Jin, Xia, Tao, Huaping, Dong, Meng-Qiu, Qi, Yingchuan, Witvliet, Daniel, Ma, Xiaoxia, Michell, James, Jin, Yishi, Zhu, Ming, Meng, Jun, Zhen, Mei

[International Worm Meeting, 2017]

One of the enigmatic characteristics of the developing nervous system is its ability to remodel and refine neuronal connections during its transition into a functional, mature nervous system.
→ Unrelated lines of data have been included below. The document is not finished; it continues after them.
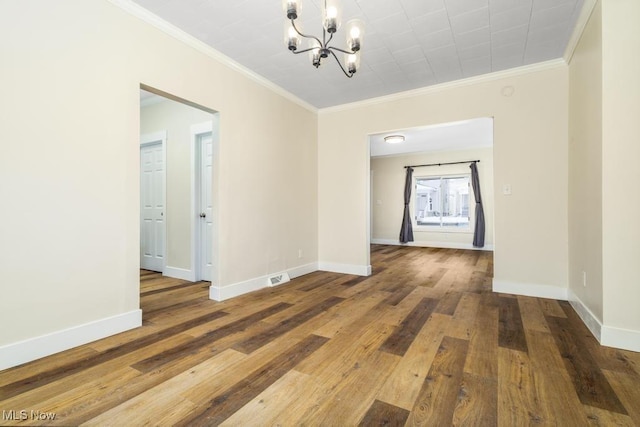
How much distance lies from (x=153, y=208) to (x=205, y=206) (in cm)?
127

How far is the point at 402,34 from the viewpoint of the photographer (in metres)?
2.79

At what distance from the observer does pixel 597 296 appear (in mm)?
2279

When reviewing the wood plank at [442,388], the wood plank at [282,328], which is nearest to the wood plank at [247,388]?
the wood plank at [282,328]

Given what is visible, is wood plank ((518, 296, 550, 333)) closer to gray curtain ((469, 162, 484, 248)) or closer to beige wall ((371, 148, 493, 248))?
gray curtain ((469, 162, 484, 248))

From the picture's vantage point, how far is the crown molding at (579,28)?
2.33 meters

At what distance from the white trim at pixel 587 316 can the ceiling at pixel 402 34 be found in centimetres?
253

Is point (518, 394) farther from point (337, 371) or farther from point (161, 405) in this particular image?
point (161, 405)

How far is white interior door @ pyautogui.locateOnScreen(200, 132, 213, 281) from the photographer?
418 cm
A striking and informative example of synaptic refinement occurs during the development of the C. elegans nervous system, in which the GABAergic dorsal D (DD) neuron reverses its axonal and dendritic domains without overt changes in morphology. The synaptic rewiring allows DD neurons to acquire new connectivity and be integrated into a more mature motor circuit. This dramatic process offers a powerful model in which we can identify genes that are essential for the developmental plasticity of neurons. We have identified myrf-1, a homologue of Myrf (Myelin regulatory factor) family transcription factors, as a key regulator of synaptic rewiring in C. elegans. MYRF-1 and its paralog MYRF-2 are functionally redundant specifically in synaptic rewiring. They co-exist in the same protein complex, and act cooperatively to regulate synaptic rewiring. We find that the MYRF proteins localize to the endoplasmic reticulum membrane, and that they are cleaved into active N-terminal fragments, which then translocate into the nucleus to drive synaptic rewiring. Over-expression of active forms of MYRF is sufficient to accelerate synaptic rewiring. MYRF-1 and MYRF-2 are the first genes identified to be indispensable for promoting synaptic rewiring in C. elegans. These findings reveal a novel molecular mechanism underlying synaptic rewiring and developmental circuit plasticity.